PROJECT SUMMARY Accumulating evidence support the role of bacterial members of the gut microbiota in host defense and a variety of immune disorders, such as inflammatory bowel disease (IBD). The mammalian gastrointestinal tract also harbors diverse animal viruses. Despite their ubiquitous presence, the functional and mechanistic consequences of intestinal colonization by viruses beyond their role as diarrheal pathogens has been unclear. Over the previous funding periods of this award, we developed the murine norovirus (MNV) model as a tractable experimental system to address this major gap in our knowledge. We found that MNV can function as a symbiotic virus by providing benefits to the host, such as protection against secondary bacterial infection. At the same time, MNV induces intestinal abnormalities in mice with a mutation in Atg16L1, an IBD susceptibility gene that participates in the cellular degradative pathway of autophagy. The main objective of this proposal is to use the MNV model to define the mechanisms that determine whether intestinal colonization by a viral symbiont leads to beneficial or adverse outcomes for the host. We introduce data showing that MNV infection can significantly improve survival of newly weaned mice from lethal infection by the Gram-negative bacterial pathogen Citrobacter rodentium. We propose to use this model to elucidate how RNA sensing pathways are induced by a viral symbiont to mediate cross-protection during early-life infection by an enteric bacterial pathogen, a leading cause of mortality.
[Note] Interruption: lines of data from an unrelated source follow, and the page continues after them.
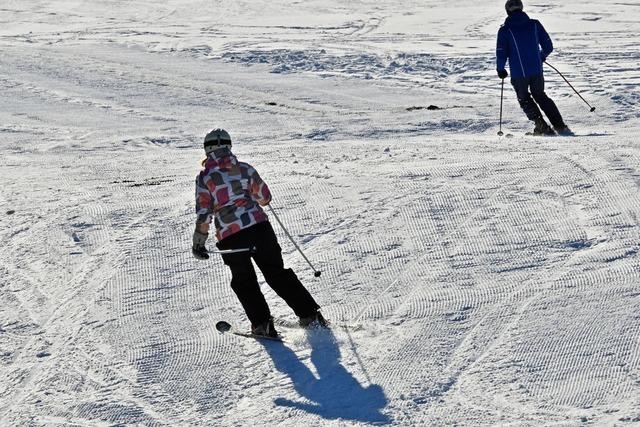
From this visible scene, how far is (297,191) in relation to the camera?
10.3 meters

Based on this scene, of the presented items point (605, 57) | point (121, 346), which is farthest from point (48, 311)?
point (605, 57)

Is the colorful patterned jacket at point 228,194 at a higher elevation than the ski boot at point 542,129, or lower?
higher

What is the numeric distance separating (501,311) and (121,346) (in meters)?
2.44

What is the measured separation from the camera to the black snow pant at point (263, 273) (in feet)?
21.8

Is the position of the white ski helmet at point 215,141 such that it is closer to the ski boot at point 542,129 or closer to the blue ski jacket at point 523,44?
the blue ski jacket at point 523,44

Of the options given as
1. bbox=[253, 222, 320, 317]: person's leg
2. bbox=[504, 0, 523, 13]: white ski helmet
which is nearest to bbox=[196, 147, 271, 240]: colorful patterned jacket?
bbox=[253, 222, 320, 317]: person's leg

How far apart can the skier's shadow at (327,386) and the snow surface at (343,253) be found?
0.7 inches

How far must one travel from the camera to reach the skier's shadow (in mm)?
5695

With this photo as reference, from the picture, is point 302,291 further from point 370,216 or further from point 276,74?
point 276,74

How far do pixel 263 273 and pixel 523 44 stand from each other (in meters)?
6.88

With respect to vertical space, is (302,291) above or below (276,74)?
above

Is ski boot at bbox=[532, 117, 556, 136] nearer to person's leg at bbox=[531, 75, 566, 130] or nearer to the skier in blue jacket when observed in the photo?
the skier in blue jacket

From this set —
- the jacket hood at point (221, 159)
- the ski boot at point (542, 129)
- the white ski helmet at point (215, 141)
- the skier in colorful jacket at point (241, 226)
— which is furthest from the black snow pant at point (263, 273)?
the ski boot at point (542, 129)

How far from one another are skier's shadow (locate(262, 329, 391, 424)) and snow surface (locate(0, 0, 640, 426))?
2 centimetres
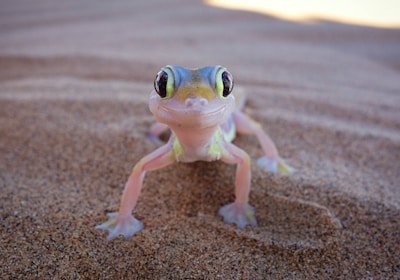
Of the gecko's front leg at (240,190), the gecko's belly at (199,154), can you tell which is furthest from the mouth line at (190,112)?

In parallel, we will investigate how Atg16L1 mutation makes an otherwise beneficial virus become harmful. Our preliminary data suggests a novel mechanism in which MNV infection replaces anti-inflammatory lymphocytes in the gut with cytotoxic subsets that induce necrotic death of Paneth cells, a key secretory epithelial cell implicated in human IBD. Defining the mechanistic details of these processes will yield new insight into the nature of a viral symbiont in the gut, and may reveal new pathways involved in the resolution of tissue injury that are distinct from those previously examined during bacterial colonization.

项目摘要 越来越多的证据支持肠道微生物群的细菌成员在宿主防御中的作用， 免疫紊乱，如炎症性肠病（IBD）。哺乳动物的胃肠道也 藏匿着多种动物病毒尽管它们无处不在， 肠道定植的病毒超出其作为肠道病原体的作用还不清楚。比上一 在该奖项的资助期间，我们开发了鼠诺如病毒（MNV）模型作为一种易于处理的实验 这是我们知识中的一个重大空白。我们发现MNV可以作为一种共生病毒， 为宿主提供益处，例如防止继发性细菌感染。与此同时，MNV 诱导Atg16L1突变的小鼠肠道异常，Atg16L1是一种IBD易感基因， 在自噬的细胞降解途径中。本提案的主要目标是使用MNV模型 确定肠道定植是否由病毒共生体导致有益的 或对宿主产生不利影响。我们介绍的数据表明，MNV感染可以显着改善 革兰氏阴性细菌病原体柠檬酸杆菌致死感染后新断奶小鼠的存活率 啮齿动物。我们建议使用这个模型来阐明RNA传感途径是如何被病毒诱导的， 共生体介导的交叉保护在生命早期感染的肠道细菌病原体，一个主要原因 死亡率。与此同时，我们将研究Atg16L1突变如何使原本有益的病毒变得 有害我们的初步数据提示了一种新的机制，即MNV感染取代了抗炎作用。 肠道中的淋巴细胞具有细胞毒性亚群，可诱导潘氏细胞坏死死亡，潘氏细胞是一种关键的分泌上皮细胞， 与人类IBD有关的细胞。定义这些过程的机械细节将产生新的见解， 肠道中病毒共生体的性质，并可能揭示新的途径参与组织损伤的解决， 与先前在细菌定殖期间检查的那些不同。